Every LLM API call costs money. Some of them are expensive. And some of them are the exact same request, made over and over again, for the same input, returning the same output.
That last category is just waste.
When I was working on an AI-driven CX system at BrowserStack, we had multiple LLM agents running in parallel — RAG, diagnosis, query handling, evaluation. The system was resolving L2 support tickets automatically, which was great. But as traffic scaled, so did our API spend. I started digging into the call logs and noticed something obvious in hindsight: a large percentage of calls were semantically identical. Different users, same questions. Different sessions, same context.
This is the caching problem for LLMs — and it's trickier than it sounds.
Why Standard Caching Doesn't Work Here
If you've cached database queries or HTTP responses before, your first instinct might be to hash the prompt and store the result. Exact match caching. Simple, fast, effective.
The problem is that LLM prompts are rarely byte-for-byte identical. Users phrase things differently. Templates render slightly differently based on context. Two prompts that mean the exact same thing might differ by a single word, and a hash-based cache returns a miss.
# These are semantically identical. A hash cache misses the second one.
prompt_1 = "Summarize the issue reported by the customer."
prompt_2 = "Summarize the customer's reported issue."You need a cache that understands meaning, not just bytes.
The Two-Layer Approach
The solution we used was a two-layer cache built on LangChain's caching abstractions.
Layer 1: Exact match. Fast, cheap, handles the easy cases — templated prompts where the input is genuinely identical. LangChain's InMemoryCache or a Redis-backed cache works fine here.
Layer 2: Semantic cache. For everything else, embed the incoming prompt and do a nearest-neighbor lookup against previously cached embeddings. If the similarity is above a threshold, return the cached response instead of making a new API call.

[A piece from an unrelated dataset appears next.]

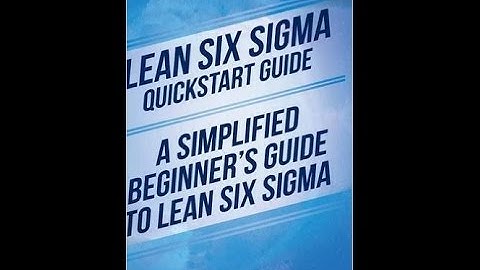 Book Review: Lean Six Sigma Quickstart Guide by ClydeBank Business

from langchain.cache import InMemoryCache
from langchain_community.cache import RedisSemanticCache
from langchain_openai import OpenAIEmbeddings
import langchain
# Layer 1: exact match in memory
langchain.llm_cache = InMemoryCache()
# Layer 2: semantic cache backed by a vector store
semantic_cache = RedisSemanticCache(
redis_url="redis://localhost:6379",
embedding=OpenAIEmbeddings(),
score_threshold=0.95, # tune this carefully
)The score_threshold is the most important parameter you'll tune. Too low and you'll return wrong cached responses for different questions. Too high and you'll miss most cache hits. For support ticket summarization, we found 0.92–0.95 worked well. For more open-ended tasks, you want to be more conservative.

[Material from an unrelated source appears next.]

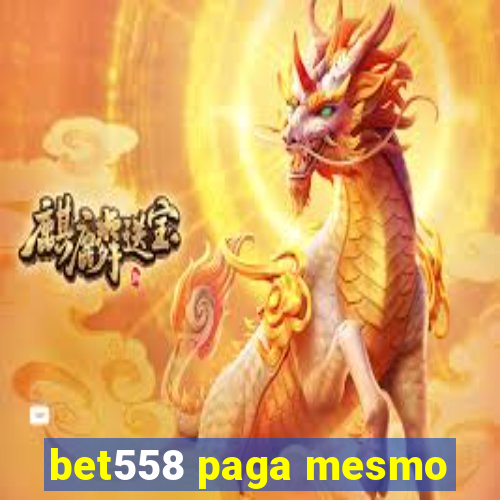 bet558 paga mesmo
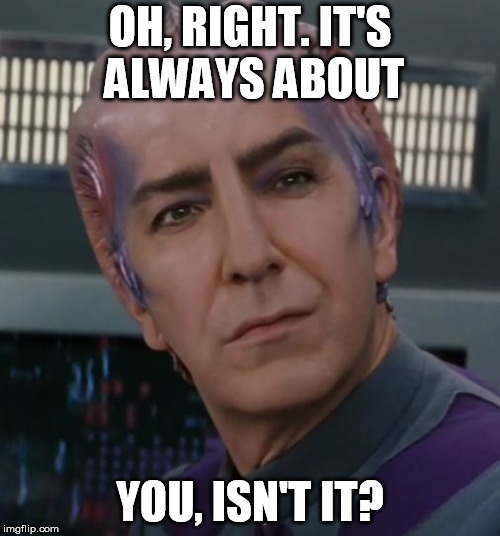 Alan Rickman Galaxy Quest | OH, RIGHT. IT'S ALWAYS ABOUT; YOU, ISN'T IT? | image tagged in alan rickman galaxy quest | made w/ Imgflip meme maker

What to Cache — and What Not To
Not every LLM call is a good candidate for caching. Here's how I think about it:
Good candidates:
- Summarization tasks with stable input (ticket bodies, transcripts)

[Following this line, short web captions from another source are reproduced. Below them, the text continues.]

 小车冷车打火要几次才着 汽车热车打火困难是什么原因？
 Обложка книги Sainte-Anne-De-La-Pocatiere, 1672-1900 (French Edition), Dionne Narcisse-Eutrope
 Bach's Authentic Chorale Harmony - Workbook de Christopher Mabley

- Classification prompts where categories don't change
- Field extraction from structured documents
- Any task where the output is deterministic given the input
Bad candidates:
- Prompts that include timestamps or session IDs in the context
- Anything that should be fresh per-request by design (e.g., "what's happening right now")
- Creative generation where variety is the point
- Prompts where the system prompt changes frequently
The worst thing you can do is cache a response that was correct yesterday but wrong today because the underlying context changed. Stale cache entries are harder to debug than slow responses.
Invalidation Strategy
Cache invalidation is famously hard. For LLM caches specifically, I'd recommend:
TTL-based expiry for most cases. Set a reasonable time-to-live based on how frequently the underlying information changes. For support tickets, hours to days is fine. For anything tied to live data, keep it short.
Explicit invalidation when you know the context has changed. If a product is updated, if a model is swapped out, if system prompts are modified — invalidate relevant cache entries explicitly rather than waiting for TTLs to expire.
# Invalidate all cache entries for a specific model version
def invalidate_model_cache(model_name: str, redis_client):
keys = redis_client.scan_iter(f"langchain:llm:{model_name}:*")
for key in keys:
redis_client.delete(key)The Results
After rolling this out on our frequently accessed support flows, the impact was meaningful: redundant API calls dropped significantly on high-traffic prompt patterns, and response latency improved for those cached paths since embedding lookup against Redis is orders of magnitude faster than an LLM roundtrip.
The ROI compounds over time. The more traffic you have, the more cache hits you accumulate, the more you save.
One More Thing
Don't cache at the application level and forget about it. Build in cache hit rate metrics from day one. If your hit rate is below 10%, your threshold is too strict or you're caching the wrong prompts. If it's above 60%, double-check you're not accidentally returning stale responses.
Cache debugging is painful enough without flying blind on whether it's actually working.
The general principle here extends beyond LLMs: if you're doing expensive work repeatedly for the same logical input, that's a signal, not an accident. Find the pattern and eliminate the waste.